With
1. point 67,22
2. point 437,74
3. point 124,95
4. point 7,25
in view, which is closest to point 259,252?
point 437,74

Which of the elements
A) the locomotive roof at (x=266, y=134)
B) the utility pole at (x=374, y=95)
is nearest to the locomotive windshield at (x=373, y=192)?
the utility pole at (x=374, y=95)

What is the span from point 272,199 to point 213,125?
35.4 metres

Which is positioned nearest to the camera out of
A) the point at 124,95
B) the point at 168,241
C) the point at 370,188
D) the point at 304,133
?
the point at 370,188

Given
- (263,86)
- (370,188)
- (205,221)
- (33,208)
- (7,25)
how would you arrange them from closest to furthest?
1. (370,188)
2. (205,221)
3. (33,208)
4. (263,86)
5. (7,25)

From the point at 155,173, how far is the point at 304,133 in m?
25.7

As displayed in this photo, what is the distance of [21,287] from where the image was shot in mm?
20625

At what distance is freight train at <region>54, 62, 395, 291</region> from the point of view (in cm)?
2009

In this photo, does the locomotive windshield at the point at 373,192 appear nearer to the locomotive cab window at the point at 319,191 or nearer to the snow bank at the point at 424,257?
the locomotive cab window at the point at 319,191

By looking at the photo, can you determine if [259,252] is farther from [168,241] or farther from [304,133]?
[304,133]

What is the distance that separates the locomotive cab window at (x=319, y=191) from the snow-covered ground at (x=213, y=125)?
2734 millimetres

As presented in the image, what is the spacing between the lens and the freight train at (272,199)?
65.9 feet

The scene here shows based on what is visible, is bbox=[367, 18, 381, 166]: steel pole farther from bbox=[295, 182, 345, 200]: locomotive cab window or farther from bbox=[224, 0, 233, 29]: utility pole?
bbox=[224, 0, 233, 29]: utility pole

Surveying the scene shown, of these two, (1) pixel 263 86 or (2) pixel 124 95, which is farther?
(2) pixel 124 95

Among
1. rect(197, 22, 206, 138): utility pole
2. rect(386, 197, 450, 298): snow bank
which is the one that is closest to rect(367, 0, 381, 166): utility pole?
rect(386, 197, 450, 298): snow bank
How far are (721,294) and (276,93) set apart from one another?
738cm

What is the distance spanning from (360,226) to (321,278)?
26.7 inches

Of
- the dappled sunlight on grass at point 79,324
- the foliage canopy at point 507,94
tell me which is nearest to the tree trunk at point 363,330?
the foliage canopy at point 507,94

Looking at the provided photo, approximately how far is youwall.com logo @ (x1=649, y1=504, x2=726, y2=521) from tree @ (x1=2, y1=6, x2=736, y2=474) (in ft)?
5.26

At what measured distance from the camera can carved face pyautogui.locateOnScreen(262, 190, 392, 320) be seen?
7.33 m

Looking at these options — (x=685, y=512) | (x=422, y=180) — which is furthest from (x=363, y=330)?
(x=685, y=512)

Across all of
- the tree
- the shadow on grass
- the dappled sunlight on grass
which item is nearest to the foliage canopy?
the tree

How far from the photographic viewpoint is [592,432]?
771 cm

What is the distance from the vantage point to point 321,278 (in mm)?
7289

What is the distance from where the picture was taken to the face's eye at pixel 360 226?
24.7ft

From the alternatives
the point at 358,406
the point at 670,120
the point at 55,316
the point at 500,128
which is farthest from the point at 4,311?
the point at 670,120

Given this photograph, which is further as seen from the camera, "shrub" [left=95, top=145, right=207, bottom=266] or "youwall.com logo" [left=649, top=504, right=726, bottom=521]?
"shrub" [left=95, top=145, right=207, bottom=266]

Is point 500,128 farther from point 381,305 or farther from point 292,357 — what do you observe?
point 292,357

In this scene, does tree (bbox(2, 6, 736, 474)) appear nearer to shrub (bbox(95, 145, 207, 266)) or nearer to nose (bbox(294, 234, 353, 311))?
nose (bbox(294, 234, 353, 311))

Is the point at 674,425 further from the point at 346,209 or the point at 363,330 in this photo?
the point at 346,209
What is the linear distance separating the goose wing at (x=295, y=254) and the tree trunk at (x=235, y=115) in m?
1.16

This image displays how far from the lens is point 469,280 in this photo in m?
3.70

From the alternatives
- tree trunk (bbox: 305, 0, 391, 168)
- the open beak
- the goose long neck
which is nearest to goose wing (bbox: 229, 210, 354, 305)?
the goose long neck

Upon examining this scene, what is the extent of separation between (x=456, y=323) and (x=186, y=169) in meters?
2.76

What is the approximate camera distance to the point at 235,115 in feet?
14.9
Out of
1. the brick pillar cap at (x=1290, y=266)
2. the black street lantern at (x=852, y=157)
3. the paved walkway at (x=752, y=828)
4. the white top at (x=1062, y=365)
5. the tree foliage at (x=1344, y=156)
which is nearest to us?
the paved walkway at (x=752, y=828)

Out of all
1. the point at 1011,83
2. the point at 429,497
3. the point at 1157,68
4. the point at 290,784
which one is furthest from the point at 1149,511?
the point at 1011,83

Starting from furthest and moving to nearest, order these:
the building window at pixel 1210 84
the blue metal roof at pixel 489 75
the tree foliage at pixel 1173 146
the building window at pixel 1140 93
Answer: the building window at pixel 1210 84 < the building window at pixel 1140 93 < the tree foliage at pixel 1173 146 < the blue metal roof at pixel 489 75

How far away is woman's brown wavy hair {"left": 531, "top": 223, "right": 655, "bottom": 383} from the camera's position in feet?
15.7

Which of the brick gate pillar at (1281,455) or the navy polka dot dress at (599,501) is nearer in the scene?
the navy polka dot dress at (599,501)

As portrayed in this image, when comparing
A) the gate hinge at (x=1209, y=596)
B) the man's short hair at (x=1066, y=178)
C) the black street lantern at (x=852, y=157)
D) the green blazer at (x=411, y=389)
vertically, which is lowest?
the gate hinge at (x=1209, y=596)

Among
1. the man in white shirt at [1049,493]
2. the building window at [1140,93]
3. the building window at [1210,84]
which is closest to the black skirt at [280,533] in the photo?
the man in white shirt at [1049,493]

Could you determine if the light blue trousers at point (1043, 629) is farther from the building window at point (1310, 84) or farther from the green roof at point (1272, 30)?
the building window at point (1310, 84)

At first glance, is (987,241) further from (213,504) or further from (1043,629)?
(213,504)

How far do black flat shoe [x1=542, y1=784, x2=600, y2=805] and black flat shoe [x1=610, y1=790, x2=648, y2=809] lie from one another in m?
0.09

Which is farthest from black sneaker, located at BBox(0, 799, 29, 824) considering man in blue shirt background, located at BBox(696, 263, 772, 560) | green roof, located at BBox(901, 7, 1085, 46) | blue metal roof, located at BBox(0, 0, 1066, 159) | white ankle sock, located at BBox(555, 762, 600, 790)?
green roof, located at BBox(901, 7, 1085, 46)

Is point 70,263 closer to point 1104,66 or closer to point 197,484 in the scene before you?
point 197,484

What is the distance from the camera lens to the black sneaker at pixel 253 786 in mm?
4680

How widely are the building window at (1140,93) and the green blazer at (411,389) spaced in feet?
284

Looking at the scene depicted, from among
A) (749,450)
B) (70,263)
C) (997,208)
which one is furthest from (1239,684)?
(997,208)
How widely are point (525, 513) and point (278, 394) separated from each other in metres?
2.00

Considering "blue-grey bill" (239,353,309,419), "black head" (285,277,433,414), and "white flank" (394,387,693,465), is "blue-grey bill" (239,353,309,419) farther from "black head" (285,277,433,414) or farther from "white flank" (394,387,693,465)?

──────

Go back to the data above and please quote exactly, and only, the lines from the line with "Which of the brick" through its last line.

Which of the brick gate pillar at (1281,455) or the navy polka dot dress at (599,501) is nearer in the scene?
the navy polka dot dress at (599,501)

As portrayed in this image, when comparing
A) the gate hinge at (x=1209, y=596)
B) the man's short hair at (x=1066, y=178)
C) the black street lantern at (x=852, y=157)
D) the green blazer at (x=411, y=389)
vertically, which is lowest?
the gate hinge at (x=1209, y=596)

Among
1. the man in white shirt at [1049,493]
2. the building window at [1140,93]
3. the building window at [1210,84]
which is closest to the black skirt at [280,533] in the photo?
the man in white shirt at [1049,493]

Could you determine if the light blue trousers at point (1043, 629) is farther from the building window at point (1310, 84) or farther from the green roof at point (1272, 30)?
the building window at point (1310, 84)

At first glance, is (987,241) further from (213,504) or further from (1043,629)?
(213,504)

How far do black flat shoe [x1=542, y1=784, x2=600, y2=805] and black flat shoe [x1=610, y1=790, x2=648, y2=809] lie from one another in m?
0.09

Which is farthest from black sneaker, located at BBox(0, 799, 29, 824) considering man in blue shirt background, located at BBox(696, 263, 772, 560) | green roof, located at BBox(901, 7, 1085, 46) | blue metal roof, located at BBox(0, 0, 1066, 159) | white ankle sock, located at BBox(555, 762, 600, 790)?
green roof, located at BBox(901, 7, 1085, 46)

Is point 70,263 closer to point 1104,66 or closer to point 197,484 in the scene before you?
point 197,484

What is the distance from the camera lens to the black sneaker at pixel 253 786 in mm?
4680

How widely are the building window at (1140,93) and the green blazer at (411,389) spaced in feet?
284

Looking at the scene depicted, from among
A) (749,450)
B) (70,263)
C) (997,208)
which one is furthest from (1239,684)?
(997,208)
How widely are point (525, 513) and point (278, 394) separated from each other in metres?
2.00

Considering "blue-grey bill" (239,353,309,419), "black head" (285,277,433,414), and "white flank" (394,387,693,465), is "blue-grey bill" (239,353,309,419) farther from "black head" (285,277,433,414) or farther from "white flank" (394,387,693,465)?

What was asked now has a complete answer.